Chapter 13

3.1K 403 82
                                    

Sunyi, itulah hal yang kurasakan ketika membuka mata. Hanya bara api yang mengeluarkan suara-suara kayu yang terbakar dan meninggalkan abu hangat di sekitarnya. Aku terduduk dengan susah payah sambil memegangi pinggangku kemudian mengedarkan pandangan ke sekitar dengan bingung. Kemana mereka semua?

Aku terdiam sejenak setelah menyadari luka di kulitku sudah mulai mengering namun di olesi obat baru dan juga—kain di tubuhku sudah di ganti dengan yang baru. Pikiranku langsung tertuju pada Velian dan sejenak aku teringat kejadian semalam.

"Sepertinya semalam aku mimpi aneh yang menggelikan," pikirku. "Mana mungkin Velian menciumku." Aku menggelengkan kepala cepat, berharap pikiran terkutuk itu menyingkir. "Itu pasti cuma mimpi."

Aku mencium kain yang kukenakan dan sepertinya—kain ini miliknya. Aroma mint yang berbaur dengan udara lembab yang berarti—kain ini lama tidak dipakai.

Aku tak sengaja melihat sepotong paha kelinci di atas batu tak jauh dariku. Aku berjalan perlahan mendekatinya, tapi aku juga baru sadar tanganku belum bisa di gunakan untuk bergerak. Aku menghela nafas kemudian kembali duduk di tempat tidurku pelan-pelan.

"Kau sudah bangun rupanya."

Sosok berambut pirang sudah muncul dari luar, disusul pria berambut hitam pendek dengan balutan perban dimana-mana.

"Kalian baik-baik saja?" tanyaku masih dengan rasa bersalah. "Maaf sudah membuat kalian terluka seperti itu."

"Kau tidak bersalah. Kau justru yang banyak terluka," sahut Aleea.

"Seharusnya dari awal kami tidak mengizinkan dia tinggal disini." Zealda meraih sepotong daging kelinci yang tadi ingin kugapai kemudian duduk disampingku. "Makanlah!" lanjutnya sambil menyodorkan secuil daging di bibirku.

Aku membuka mulut dan mengunyahnya. Pagi ini aku belum melihat Velian, mungkin—ia sedang mengantar Sarah pulang.

"Kudengar kalian semalam pergi untuk mencari informasi. Aku tidak percaya kalian akan tetap melakukannya dengan tubuh seperti itu."

Zealda menyeringai sambil menyuapiku. "Kau pikir kami selemah itu? Lagi pula—kami menemukan sesuatu yang menarik." Ia menyeringai. " Ini mengenai keluargamu."

"Itu benar." Aleea mengeluarkan buku kecil yang tipis kemudian membunya. "Akhirnya aku tahu alasan kenapa ayahmu memperlakukanmu seperti itu.
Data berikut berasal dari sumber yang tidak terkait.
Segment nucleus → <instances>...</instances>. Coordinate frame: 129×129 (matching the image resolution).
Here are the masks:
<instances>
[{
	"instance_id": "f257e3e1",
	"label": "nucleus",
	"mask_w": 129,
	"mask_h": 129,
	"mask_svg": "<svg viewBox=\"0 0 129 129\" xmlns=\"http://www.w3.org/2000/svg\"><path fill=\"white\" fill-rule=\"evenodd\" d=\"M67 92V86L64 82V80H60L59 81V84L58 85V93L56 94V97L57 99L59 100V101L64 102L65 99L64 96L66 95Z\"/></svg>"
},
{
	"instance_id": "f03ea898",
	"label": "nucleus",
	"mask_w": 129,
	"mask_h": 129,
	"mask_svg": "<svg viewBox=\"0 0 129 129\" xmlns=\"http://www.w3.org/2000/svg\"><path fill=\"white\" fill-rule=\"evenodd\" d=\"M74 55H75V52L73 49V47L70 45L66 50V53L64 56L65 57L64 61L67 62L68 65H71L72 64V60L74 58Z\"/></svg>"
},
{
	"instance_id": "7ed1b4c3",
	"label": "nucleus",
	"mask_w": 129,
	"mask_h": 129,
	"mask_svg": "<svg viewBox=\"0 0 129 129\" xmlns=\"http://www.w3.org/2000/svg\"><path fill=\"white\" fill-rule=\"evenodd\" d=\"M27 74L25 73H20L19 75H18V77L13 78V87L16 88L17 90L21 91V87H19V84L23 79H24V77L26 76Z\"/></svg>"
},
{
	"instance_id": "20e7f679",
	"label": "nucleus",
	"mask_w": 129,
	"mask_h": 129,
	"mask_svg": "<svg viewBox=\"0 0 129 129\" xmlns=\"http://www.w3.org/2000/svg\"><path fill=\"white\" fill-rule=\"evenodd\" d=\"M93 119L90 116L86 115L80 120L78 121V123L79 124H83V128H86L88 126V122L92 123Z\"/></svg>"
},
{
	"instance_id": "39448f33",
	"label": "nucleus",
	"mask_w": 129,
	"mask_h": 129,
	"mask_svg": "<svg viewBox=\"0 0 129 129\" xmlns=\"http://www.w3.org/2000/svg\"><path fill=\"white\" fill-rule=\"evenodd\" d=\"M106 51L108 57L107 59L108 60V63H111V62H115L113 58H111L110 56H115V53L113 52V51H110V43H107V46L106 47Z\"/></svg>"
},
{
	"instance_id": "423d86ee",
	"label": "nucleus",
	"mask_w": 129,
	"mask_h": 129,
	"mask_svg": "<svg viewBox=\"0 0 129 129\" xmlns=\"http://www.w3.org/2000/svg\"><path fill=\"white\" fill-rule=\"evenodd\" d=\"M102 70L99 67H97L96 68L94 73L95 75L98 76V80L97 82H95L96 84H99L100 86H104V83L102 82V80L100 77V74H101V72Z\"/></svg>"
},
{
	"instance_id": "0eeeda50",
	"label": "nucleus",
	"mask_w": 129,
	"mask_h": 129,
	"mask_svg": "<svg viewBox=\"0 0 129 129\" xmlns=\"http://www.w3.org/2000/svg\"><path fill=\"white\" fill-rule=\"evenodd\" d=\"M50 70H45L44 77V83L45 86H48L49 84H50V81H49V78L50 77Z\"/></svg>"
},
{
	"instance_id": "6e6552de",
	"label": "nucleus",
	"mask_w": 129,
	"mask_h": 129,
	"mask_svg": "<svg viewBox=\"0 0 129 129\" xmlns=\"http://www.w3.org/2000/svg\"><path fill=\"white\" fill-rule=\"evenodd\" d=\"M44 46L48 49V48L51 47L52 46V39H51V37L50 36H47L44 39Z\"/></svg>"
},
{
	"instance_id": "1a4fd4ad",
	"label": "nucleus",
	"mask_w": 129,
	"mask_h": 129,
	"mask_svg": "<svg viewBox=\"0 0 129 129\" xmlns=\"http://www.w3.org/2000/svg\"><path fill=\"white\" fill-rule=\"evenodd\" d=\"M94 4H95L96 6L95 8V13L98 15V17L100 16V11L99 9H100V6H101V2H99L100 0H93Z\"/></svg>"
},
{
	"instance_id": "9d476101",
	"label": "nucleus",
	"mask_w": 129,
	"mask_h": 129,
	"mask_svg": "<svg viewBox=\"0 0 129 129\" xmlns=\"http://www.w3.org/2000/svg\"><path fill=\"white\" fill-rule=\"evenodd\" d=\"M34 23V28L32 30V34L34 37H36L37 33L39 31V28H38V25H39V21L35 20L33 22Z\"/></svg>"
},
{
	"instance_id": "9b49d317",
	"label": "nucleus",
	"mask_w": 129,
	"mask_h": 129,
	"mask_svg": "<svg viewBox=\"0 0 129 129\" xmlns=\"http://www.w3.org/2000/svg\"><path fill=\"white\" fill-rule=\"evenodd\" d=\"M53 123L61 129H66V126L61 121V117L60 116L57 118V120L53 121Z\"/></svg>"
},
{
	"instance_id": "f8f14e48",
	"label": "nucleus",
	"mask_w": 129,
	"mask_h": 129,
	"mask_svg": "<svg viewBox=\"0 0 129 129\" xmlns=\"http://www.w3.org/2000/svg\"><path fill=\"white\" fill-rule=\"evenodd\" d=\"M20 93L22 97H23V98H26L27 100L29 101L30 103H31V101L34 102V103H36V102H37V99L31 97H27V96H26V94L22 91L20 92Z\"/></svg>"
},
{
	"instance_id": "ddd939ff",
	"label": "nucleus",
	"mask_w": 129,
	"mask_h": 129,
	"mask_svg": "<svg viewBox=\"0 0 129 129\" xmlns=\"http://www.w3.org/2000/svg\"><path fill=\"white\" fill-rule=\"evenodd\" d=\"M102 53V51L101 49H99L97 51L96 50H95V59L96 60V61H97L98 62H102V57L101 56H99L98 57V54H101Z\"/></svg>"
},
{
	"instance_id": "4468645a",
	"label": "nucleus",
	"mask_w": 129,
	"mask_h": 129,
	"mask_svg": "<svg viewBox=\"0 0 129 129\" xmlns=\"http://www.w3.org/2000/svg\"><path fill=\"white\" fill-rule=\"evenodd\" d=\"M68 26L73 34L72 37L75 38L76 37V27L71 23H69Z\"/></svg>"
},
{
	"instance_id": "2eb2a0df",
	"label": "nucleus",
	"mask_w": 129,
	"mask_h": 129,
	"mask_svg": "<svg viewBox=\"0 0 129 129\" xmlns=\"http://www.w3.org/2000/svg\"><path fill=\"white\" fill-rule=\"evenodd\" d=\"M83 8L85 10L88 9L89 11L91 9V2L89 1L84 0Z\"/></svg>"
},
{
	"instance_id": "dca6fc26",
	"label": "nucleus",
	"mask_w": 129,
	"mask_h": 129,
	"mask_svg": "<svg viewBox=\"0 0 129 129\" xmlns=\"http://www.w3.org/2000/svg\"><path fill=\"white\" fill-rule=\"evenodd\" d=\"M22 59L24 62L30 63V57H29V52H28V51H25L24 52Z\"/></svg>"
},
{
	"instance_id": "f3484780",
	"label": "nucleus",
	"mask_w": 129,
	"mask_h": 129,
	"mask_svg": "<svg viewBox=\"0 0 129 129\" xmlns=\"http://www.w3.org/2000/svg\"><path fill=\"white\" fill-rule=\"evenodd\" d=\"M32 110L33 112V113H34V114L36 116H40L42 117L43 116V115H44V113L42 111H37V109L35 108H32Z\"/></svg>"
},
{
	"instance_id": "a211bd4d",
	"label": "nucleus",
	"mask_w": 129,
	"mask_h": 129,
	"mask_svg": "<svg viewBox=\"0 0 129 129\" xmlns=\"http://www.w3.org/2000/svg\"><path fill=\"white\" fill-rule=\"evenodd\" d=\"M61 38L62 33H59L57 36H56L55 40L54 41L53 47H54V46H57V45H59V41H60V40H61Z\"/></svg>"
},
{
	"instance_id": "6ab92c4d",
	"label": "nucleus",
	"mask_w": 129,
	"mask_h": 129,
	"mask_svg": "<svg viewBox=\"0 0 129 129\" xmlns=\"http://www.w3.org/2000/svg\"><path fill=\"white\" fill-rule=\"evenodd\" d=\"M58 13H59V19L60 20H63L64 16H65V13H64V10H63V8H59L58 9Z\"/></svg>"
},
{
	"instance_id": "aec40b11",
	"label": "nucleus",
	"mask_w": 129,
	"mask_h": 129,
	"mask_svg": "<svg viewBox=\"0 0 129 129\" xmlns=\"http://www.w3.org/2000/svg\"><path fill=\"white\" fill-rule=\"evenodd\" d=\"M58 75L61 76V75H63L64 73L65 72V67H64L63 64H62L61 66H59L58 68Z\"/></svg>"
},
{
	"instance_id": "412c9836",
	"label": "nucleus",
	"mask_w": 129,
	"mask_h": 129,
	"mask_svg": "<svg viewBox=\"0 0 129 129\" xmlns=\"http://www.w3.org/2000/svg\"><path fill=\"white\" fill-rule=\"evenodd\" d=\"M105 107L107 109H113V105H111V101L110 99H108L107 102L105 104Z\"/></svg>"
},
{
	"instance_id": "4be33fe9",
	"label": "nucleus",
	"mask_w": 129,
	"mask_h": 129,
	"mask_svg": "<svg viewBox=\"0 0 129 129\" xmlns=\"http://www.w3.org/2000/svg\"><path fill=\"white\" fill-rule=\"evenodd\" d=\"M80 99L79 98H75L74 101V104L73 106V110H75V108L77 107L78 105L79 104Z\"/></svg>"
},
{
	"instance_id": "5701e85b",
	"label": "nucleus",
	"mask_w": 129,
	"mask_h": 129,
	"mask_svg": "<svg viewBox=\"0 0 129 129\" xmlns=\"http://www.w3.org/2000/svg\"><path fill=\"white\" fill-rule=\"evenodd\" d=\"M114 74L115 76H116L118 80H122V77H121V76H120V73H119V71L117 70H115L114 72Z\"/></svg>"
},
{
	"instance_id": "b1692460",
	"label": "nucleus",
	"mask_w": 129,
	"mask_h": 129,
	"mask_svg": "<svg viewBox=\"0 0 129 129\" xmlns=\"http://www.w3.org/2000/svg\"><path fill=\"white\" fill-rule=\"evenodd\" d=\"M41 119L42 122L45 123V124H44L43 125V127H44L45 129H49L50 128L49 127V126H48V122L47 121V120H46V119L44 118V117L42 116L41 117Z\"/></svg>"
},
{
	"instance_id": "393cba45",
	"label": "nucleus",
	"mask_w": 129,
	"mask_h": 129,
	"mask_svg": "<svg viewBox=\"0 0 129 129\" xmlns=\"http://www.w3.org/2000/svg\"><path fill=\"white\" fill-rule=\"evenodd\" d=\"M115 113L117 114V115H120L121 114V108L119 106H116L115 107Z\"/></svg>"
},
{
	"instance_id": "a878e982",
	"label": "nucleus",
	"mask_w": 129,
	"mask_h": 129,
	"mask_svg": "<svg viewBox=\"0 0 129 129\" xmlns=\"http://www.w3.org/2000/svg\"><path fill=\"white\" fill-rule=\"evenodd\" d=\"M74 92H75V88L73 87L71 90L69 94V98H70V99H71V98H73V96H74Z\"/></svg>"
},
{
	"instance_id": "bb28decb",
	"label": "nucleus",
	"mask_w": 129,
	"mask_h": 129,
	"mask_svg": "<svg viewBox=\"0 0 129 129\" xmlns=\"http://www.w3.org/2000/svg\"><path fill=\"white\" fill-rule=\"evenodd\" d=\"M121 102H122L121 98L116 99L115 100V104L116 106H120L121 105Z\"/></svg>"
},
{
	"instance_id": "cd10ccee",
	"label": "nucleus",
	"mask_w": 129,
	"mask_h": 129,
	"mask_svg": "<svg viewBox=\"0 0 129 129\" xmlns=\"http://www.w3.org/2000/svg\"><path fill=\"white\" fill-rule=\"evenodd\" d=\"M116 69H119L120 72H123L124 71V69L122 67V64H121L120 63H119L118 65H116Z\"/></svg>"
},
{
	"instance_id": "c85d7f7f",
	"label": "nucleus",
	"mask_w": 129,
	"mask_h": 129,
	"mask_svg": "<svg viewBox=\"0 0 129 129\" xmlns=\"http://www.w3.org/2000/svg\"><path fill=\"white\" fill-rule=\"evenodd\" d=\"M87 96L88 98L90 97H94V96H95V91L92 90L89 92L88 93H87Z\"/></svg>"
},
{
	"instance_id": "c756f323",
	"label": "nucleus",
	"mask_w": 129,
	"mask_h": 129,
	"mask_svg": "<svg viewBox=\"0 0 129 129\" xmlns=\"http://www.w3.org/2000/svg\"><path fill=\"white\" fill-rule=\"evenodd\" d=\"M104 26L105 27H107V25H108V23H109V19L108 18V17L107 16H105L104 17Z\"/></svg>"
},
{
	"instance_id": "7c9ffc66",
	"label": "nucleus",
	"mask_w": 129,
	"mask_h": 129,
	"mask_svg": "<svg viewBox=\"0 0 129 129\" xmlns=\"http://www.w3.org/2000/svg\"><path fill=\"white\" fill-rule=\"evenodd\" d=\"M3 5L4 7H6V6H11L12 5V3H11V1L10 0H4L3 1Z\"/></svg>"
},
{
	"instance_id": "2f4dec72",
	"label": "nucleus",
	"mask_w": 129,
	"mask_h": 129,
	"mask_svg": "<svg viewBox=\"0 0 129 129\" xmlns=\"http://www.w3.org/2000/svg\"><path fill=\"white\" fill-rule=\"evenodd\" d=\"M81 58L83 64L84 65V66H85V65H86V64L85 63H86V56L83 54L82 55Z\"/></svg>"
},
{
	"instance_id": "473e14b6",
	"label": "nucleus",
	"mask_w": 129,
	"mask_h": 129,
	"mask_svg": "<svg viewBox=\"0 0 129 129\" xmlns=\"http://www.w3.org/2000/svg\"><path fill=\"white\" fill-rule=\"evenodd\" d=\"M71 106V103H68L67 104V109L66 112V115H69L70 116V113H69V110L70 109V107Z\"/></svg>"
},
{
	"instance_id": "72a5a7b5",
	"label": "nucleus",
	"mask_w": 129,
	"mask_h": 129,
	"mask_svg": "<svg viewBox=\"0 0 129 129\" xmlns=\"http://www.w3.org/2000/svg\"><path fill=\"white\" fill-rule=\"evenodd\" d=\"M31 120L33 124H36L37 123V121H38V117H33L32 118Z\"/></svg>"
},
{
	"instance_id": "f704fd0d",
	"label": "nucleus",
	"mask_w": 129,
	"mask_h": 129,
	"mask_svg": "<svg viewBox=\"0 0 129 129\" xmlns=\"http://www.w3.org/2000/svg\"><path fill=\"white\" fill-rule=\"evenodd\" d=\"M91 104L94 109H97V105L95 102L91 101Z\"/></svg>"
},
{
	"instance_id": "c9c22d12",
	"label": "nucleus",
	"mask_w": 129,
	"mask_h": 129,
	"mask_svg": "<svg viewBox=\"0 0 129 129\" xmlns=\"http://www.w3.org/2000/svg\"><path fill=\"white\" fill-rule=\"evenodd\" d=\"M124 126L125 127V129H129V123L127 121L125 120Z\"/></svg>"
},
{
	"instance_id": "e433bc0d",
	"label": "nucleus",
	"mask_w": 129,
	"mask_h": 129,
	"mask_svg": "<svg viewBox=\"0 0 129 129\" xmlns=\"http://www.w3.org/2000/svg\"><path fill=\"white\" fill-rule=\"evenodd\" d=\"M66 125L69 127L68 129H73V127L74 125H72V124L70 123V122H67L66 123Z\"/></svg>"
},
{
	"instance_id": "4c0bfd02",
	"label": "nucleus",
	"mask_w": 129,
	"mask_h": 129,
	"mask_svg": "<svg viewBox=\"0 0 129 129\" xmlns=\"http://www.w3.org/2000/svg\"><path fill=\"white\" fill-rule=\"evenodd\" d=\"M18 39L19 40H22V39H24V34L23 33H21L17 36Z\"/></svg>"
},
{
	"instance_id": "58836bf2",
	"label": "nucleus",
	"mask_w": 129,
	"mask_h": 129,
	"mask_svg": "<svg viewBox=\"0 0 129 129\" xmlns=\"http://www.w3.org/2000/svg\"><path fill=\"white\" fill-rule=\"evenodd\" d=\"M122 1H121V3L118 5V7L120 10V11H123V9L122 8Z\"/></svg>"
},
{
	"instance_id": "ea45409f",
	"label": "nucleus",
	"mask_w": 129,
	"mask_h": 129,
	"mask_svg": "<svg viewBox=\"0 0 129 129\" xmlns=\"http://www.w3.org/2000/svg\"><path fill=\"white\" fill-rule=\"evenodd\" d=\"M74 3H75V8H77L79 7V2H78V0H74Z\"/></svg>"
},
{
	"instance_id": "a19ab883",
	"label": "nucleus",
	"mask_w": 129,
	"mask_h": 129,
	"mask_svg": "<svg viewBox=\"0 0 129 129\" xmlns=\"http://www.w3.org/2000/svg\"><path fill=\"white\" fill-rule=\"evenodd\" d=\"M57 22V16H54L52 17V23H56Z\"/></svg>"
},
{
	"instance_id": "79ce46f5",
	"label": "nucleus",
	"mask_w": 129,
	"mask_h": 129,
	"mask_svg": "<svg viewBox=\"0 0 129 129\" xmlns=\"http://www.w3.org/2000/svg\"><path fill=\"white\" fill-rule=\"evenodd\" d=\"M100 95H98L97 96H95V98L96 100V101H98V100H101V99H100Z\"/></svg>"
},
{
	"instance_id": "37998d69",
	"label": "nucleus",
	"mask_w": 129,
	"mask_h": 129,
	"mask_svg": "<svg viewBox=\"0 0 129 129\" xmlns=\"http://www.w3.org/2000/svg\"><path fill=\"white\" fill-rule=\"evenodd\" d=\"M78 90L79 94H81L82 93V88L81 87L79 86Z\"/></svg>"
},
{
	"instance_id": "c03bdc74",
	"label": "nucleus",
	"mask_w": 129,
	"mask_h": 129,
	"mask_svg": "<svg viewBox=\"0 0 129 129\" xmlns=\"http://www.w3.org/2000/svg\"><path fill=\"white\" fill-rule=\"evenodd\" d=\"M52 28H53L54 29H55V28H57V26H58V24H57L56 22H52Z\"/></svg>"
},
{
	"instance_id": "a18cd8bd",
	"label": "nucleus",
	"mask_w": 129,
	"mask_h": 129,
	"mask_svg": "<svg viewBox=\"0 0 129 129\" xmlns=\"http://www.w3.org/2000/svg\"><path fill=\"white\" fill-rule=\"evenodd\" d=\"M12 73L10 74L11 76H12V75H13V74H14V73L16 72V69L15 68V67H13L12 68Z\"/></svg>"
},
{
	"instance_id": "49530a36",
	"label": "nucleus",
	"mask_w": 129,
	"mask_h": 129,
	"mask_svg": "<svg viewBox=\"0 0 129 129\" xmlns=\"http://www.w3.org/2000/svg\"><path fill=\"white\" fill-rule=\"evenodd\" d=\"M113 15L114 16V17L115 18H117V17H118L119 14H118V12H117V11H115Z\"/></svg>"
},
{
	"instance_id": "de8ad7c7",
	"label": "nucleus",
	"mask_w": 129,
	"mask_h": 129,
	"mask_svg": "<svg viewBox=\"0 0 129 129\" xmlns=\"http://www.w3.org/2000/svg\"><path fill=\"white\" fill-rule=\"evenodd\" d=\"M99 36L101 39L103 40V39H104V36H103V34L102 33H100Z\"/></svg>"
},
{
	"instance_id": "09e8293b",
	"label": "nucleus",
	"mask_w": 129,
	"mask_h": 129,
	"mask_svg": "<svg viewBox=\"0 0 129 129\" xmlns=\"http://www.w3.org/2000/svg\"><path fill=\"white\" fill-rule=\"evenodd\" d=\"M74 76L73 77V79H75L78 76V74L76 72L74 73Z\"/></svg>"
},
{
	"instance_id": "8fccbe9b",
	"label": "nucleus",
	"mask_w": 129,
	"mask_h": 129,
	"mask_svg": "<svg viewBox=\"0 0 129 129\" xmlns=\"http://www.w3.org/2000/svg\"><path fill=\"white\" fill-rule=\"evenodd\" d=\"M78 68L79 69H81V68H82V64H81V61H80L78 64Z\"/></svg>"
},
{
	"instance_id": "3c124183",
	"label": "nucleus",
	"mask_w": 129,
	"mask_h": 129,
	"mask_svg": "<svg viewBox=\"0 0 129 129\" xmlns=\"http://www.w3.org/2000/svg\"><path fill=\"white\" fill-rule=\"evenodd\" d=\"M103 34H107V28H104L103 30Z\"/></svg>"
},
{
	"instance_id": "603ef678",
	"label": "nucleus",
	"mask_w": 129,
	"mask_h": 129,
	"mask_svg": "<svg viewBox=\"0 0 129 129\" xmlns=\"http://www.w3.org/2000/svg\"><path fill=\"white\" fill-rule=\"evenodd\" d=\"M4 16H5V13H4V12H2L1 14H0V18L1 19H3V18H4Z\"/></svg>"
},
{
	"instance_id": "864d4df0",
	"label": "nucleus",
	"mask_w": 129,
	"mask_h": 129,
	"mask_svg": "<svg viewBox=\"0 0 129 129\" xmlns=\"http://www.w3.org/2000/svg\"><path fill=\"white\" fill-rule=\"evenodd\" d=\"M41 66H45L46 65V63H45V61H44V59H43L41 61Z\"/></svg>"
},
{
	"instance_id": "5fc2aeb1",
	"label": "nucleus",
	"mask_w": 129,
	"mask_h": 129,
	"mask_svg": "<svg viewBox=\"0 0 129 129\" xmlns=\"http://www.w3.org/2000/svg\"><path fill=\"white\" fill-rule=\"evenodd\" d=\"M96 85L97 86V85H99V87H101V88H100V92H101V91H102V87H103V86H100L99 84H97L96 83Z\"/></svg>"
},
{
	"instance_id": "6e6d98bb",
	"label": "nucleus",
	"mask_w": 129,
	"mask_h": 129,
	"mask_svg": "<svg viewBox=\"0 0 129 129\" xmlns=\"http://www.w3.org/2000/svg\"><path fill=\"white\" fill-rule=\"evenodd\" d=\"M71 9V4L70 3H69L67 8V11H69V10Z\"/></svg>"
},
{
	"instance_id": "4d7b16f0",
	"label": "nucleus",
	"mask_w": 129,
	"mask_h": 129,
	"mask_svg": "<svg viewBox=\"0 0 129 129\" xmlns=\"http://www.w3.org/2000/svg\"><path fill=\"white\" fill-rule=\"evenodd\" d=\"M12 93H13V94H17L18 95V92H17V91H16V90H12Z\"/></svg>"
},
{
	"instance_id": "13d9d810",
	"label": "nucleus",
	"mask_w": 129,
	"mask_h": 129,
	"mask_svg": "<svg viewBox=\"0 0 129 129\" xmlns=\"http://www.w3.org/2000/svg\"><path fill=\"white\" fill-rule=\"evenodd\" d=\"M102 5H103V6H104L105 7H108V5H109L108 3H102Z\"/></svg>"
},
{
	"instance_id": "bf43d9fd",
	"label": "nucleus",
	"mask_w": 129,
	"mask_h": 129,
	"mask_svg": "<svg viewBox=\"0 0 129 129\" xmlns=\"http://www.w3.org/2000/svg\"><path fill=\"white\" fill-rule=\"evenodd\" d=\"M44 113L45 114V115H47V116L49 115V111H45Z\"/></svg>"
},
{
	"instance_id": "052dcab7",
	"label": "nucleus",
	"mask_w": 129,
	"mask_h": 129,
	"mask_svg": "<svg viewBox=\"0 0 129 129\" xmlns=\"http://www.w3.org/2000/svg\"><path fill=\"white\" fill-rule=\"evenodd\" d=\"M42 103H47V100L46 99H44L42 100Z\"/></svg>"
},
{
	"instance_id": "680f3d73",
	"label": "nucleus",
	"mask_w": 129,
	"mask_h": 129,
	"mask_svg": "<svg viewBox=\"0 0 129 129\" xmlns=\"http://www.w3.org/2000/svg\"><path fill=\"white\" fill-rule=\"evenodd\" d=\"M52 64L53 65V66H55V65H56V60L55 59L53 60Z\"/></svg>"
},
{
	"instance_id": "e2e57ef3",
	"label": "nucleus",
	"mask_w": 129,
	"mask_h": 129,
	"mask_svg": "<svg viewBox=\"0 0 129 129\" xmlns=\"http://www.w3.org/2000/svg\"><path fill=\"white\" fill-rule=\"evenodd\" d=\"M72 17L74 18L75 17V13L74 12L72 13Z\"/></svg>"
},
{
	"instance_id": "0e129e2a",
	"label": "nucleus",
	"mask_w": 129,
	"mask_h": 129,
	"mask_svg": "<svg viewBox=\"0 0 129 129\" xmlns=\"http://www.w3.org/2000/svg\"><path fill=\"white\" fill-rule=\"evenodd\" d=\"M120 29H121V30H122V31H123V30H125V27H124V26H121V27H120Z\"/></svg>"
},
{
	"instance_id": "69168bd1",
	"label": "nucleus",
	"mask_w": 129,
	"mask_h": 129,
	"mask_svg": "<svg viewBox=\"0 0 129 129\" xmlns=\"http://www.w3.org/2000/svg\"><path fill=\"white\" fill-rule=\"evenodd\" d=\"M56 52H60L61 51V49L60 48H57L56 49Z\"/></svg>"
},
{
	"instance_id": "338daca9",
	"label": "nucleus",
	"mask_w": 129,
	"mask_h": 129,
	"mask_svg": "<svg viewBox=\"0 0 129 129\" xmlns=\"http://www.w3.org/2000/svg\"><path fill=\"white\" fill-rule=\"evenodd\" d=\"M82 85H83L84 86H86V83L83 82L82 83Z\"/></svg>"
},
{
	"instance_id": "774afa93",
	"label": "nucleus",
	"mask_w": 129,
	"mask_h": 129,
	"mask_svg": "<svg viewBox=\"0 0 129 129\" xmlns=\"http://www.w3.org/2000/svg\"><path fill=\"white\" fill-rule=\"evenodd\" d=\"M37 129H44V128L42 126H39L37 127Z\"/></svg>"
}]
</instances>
Dia—ingin melindungimu. Kau tidak diperbolehkan menggunakan nama ayahmu karena—untuk menyembunyikanmu dari yang mulia raja." Aleea mengeluarkan pena dan mulai mencoret-coret kertas. "Aku mendapat informasi dan beberapa data kerajaan mengenai kependudukan. Dan didalam catatan, ternyata tuan Kanz memiliki empat orang putra, dan mereka semua—terbunuh secara misterius."

"Jadi—maksudmu aku punya empat kakak laki-laki?"

"Ya," Aleea mengangguk. "Setelah megetahui bahwa anak berikutnya perempuan, tuan Kanz bersusah payah mencari cara untuk melindungimu. Kurasa—alasan kenapa kau selalu diminta untuk bermain pedang dan bertarung adalah—agar bisa menjaga dirimu sendiri."

"Apa—kau tahu penyebab kenapa kakak-kakakku dibunuh? Apa memang benar itu ada kaitannya dengan ritual itu?"

Hening sejenak namun tatapan mereka menatapku lekat dan mendadak suasana menjadi canggung.

"Valen, aku harap kau mau menjawabnya dengan jujur." Zealda menatapku serius sementara Aleea sudah menyodoriku selembar kertas yang berisi beberapa simbol. "Apa—kau memiliki salah satu tanda lahir ini?"

Aku menatap mereka sama seriusnya kemudian aku menatap simbol-simbol disana. Tepatnya—ada sembilan simbol yang tergambar dan semua simbol itu masing-masing membentuk angka dengan ukiran yang beragam. Mataku tertuju pada simbol yang membentuk nomor empat. Ukirannya sama persis dengan secarik kertas yang terselip dibuku ayah.